BEGIN Dataset rows

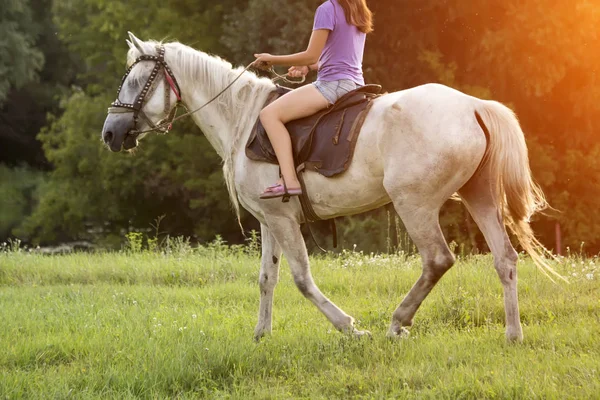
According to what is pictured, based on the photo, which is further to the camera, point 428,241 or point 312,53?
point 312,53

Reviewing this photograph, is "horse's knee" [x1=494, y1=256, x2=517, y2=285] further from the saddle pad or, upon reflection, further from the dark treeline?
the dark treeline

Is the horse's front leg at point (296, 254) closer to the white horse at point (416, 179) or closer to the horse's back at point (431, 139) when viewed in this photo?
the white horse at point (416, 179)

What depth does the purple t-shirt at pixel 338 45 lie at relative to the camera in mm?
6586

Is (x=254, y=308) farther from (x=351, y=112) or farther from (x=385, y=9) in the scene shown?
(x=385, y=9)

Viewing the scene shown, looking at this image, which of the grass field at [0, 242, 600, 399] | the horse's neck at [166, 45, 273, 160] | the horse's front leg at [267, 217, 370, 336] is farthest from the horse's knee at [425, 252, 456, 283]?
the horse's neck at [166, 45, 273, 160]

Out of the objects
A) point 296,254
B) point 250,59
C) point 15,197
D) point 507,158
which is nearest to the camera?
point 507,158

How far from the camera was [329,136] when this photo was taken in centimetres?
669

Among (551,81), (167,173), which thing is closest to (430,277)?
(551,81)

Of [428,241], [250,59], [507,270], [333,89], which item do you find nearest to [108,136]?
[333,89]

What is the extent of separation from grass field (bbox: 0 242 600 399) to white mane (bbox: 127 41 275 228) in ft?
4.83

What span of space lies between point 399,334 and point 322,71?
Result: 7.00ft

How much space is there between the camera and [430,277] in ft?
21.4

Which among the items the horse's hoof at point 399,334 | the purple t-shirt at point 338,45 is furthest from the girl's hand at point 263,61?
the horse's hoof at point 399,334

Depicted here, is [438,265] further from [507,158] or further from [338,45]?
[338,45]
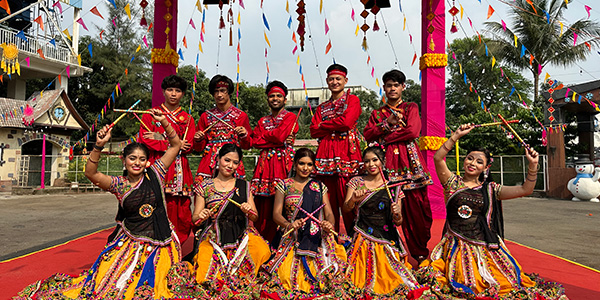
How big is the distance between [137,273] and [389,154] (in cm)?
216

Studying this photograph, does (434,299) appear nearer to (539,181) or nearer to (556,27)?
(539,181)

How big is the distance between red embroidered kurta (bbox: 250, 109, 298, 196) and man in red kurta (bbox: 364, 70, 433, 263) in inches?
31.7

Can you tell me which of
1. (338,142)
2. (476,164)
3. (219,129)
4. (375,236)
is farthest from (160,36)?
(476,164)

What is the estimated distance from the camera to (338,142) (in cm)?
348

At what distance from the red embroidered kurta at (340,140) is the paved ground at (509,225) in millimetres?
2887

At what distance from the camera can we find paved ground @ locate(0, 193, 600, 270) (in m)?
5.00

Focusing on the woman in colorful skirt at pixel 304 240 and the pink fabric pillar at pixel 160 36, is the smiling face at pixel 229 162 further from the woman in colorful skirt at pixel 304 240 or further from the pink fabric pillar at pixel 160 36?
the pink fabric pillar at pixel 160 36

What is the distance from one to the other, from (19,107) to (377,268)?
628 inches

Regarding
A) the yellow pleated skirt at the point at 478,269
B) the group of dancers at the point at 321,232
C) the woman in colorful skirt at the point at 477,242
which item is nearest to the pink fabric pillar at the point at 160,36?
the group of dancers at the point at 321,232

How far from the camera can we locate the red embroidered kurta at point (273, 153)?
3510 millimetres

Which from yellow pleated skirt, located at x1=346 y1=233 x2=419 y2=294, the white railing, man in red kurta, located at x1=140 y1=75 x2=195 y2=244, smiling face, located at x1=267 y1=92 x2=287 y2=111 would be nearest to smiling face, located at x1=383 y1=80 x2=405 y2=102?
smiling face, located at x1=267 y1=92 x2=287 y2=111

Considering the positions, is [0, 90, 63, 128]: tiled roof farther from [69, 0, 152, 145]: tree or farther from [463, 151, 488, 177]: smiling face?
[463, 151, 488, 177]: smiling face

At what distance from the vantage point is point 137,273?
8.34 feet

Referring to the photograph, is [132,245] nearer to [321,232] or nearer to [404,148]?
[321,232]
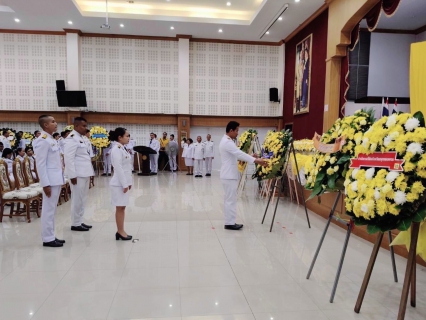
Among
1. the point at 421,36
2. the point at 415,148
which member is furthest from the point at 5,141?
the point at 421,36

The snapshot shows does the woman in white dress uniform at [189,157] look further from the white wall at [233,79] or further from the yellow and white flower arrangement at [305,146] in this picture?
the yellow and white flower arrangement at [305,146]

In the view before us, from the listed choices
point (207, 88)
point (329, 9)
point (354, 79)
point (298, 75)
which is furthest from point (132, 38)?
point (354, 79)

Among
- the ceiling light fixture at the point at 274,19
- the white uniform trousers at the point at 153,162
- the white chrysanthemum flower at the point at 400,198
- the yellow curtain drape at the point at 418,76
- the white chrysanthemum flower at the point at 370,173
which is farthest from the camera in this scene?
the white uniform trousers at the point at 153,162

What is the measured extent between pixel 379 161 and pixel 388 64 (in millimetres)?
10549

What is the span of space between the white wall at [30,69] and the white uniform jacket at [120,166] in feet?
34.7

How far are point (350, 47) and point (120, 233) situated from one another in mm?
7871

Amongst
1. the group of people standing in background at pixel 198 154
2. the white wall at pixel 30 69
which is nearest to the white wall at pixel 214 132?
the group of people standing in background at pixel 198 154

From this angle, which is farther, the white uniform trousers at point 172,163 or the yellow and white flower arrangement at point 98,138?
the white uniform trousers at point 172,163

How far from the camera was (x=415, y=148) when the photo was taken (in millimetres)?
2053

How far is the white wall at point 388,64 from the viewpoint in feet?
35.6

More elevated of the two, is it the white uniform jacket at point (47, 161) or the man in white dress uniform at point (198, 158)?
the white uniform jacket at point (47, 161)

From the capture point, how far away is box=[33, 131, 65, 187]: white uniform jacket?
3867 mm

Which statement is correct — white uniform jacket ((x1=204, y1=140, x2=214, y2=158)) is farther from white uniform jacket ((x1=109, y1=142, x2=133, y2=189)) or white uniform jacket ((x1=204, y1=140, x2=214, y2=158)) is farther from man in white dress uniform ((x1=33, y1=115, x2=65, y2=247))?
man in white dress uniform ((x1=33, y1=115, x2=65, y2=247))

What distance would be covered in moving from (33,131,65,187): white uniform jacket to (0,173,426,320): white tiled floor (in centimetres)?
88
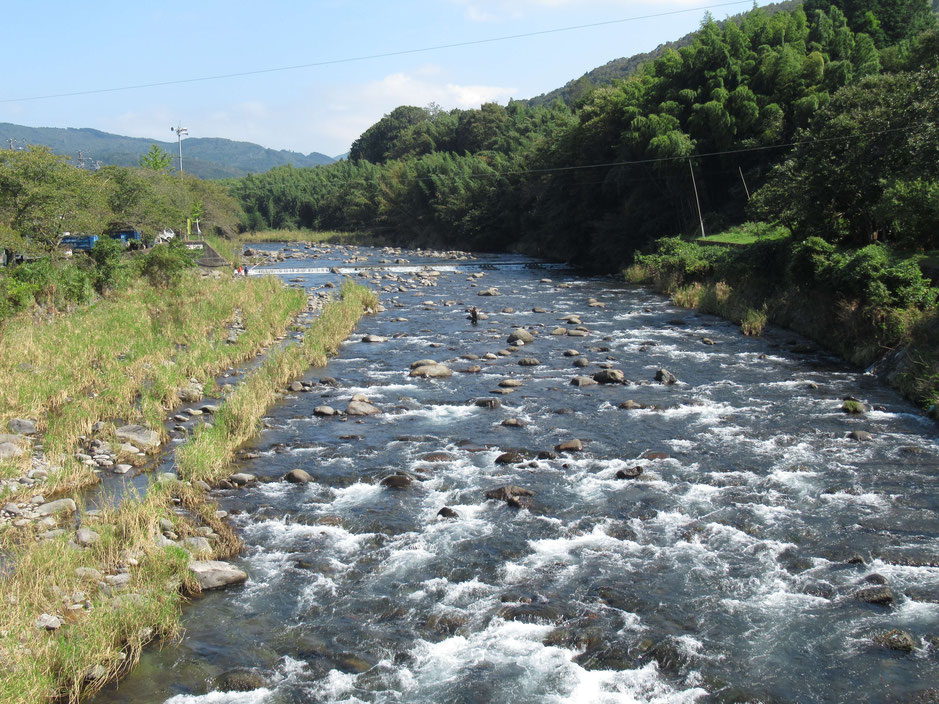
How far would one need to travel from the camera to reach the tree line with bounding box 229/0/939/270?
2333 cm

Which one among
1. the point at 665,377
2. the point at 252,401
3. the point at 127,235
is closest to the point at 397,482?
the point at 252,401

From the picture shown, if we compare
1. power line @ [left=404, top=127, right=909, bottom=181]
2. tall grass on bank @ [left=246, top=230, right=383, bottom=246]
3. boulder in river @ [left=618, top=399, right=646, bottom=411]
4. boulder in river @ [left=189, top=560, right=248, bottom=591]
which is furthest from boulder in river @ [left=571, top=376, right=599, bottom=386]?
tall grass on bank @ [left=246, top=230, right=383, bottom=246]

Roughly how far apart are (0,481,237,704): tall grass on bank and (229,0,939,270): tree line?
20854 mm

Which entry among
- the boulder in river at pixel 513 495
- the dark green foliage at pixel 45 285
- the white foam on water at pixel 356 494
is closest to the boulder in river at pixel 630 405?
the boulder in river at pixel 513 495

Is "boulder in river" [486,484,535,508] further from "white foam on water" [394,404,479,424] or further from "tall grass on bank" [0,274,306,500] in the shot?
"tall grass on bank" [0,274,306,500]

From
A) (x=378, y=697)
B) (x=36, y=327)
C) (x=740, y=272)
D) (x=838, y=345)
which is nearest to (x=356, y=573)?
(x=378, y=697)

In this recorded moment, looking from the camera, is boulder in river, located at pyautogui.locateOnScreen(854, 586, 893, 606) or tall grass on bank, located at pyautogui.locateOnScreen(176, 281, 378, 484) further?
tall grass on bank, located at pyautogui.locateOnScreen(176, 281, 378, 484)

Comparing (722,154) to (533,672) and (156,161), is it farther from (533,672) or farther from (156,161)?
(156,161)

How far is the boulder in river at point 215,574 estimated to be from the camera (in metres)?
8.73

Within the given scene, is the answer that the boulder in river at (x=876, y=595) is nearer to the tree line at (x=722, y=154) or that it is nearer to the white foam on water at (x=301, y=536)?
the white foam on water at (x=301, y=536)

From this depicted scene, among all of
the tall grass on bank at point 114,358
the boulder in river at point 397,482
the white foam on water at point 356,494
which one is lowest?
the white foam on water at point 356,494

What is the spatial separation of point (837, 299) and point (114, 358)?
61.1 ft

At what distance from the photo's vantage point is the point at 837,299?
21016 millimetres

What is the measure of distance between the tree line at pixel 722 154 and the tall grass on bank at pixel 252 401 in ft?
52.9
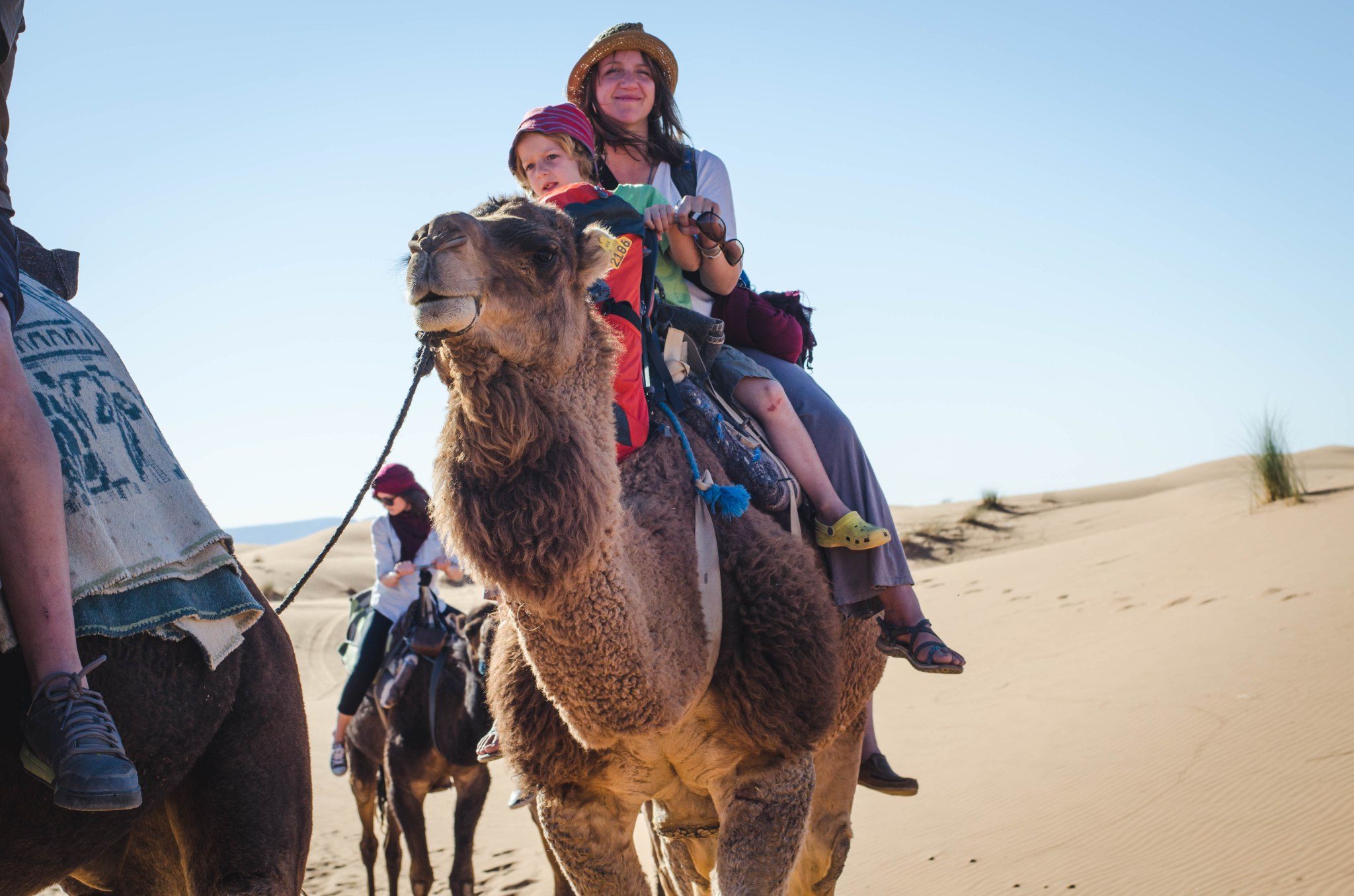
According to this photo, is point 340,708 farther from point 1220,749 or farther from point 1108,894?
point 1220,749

END Dataset rows

Requirements:
Your task is to set down exactly the lines that run from the line holding "Comparing (722,154) to" through the close of the entries, including both ends. Pictures stay out.

Solution to this exercise:
Comparing (722,154) to (533,672) and (156,161), is it farther from (533,672) or farther from (156,161)?
(156,161)

How far is the boulder in river at point 215,574 estimated to be from the camera (in metres)?
8.73

Within the given scene, is the answer that the boulder in river at (x=876, y=595) is nearer to the tree line at (x=722, y=154) or that it is nearer to the white foam on water at (x=301, y=536)?
the white foam on water at (x=301, y=536)

From this depicted scene, among all of
the tall grass on bank at point 114,358
the boulder in river at point 397,482
the white foam on water at point 356,494
which one is lowest?
the white foam on water at point 356,494

What is the spatial separation of point (837, 299) and point (114, 358)?
61.1 ft

At what distance from the photo's vantage point is the point at 837,299?
21016 millimetres

What is the measure of distance between the tree line at pixel 722 154 and the tall grass on bank at pixel 252 401 in ft?
52.9
According to this photo, is point 340,708 farther from point 1220,749 or farther from point 1108,894?
point 1220,749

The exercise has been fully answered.